Centipedes and Interior Design
My landlord’s wife recently observed upon entering my house, “This place looks like a bachelor pad.” She may have had a point. I share the house with one other single male and we both share a certain –how shall I say this?- -lack of concern- with décor. After all, it’s very convenient to store your surfboards in the living room especially when there’s not a lot of furniture to compete with for space. There IS a couch and a comfy one at that. There’s a table which has an exciting kind of rock to it when you lean on it and only three of the eight chairs are broken. There’s no artwork on the walls, not even a poster of a scantily clad woman to complete the effect, but there are some screws in the wall so that if we ever decided to hang something we would be half way there.

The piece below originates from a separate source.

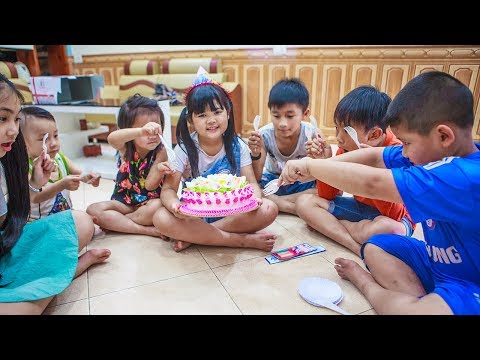 Kids Go To School | Day Birthday Of Chuns Children Making Birthday Cake Fun Class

What’s really remarkable is our collection of cups and glasses. There must be at least 50 of all shapes and sizes. No two match. It’s as if someone went around collecting all the drinking receptacles that didn’t sell at garage sales and brought them here. While it’s great to have a variety of vessels to choose from when you pour yourself some water, I wish we had more than two bowls. If anybody wants to film one of those reality shows where they re-do (or in this case just do) your home décor this might be the place work on. Otherwise we probably won’t be doing any fancy entertaining.
Of course we do have lots of guests of the insect variety. The ants are so firmly established and seem so small and harmless that I hardly notice them anymore. Just brush them off whatever your eating and chow down. I’m not so nonchalant about the cockroaches. Have you ever considered that cockroaches don’t actually do any harm. They don’t bite you and they seem to make an effort to stay out of your way, remaining hidden most of the time and only coming out at night. Their only real crime is being hideous. It’s sort of like The Phantom of the Opera. Someone should write a musical about that. Nevertheless, I swat them with a rolled up magazine whenever I see them. Their numbers seem to be diminishing but I don’t know if that’s because of my killing spree or if I have all those cute little chirping geckos to thank.
I’m just grateful that the centipedes haven’t found our little love shack. They are definitely NOT harmless. I’m not squeamish but I recently heard some centipede stories so bad that I’m not going to detail them here out of sensitivity to some of my centipede-phobic readers. Suffice to say these stories revolved around the centipede’s apparent instinct to seek out the warmth of the human body.
So maybe centipedes aren’t all that bad after all. They like to snuggle. And this photograph I took actually shows the centipede’s caring and maternal nature as it gathers together its mass of wriggling off-spring which I had scattered when I poked them with a stick. Maybe it’s that just that feminine touch that my house is missing.
6 Comments:
Incidentally, I sent this photgraph to the local newspaper and they published it!
First of all, the Phantom of the Opera, apart from being hideous, went around, like, killing people and stuff. But never mind that. When I lived on Oahu, we got some advice about the cockroaches, which was to put a flower vase full of beer out on the floor. The shape is important, some thing that goes concave in towards the top. The roaches are attracted to the beer, and can crawl in the thing, but then can't crawl out, and drown in beer, which is not a bad way to die, if you're feeling sorry for them or something. I can't remember if we actually tried it or not. Instead, we invented Roach Golf, which involves a broom and nerves of steel. You can decide what par is from wherever you find the roach to the door. Sounds like in your situation, that might put a few cups in peril. But you could stand to lose a few cups.
bor-ee-us,
For the love of God! Please put up a new post...so I don't have to see that creature every time I check your blog. A person can only take so much!
No musicals that I know of, but Kafka did write a famous novella about a cockroach and it has been made into play.
No sexist assumptions, now, or has your familiarity with centipedes grown so great you can tell that the crawler pictured is not a dadapede caring for his milky brood of manyfooters?
That's a good point, dad. It COULD be a dadapede.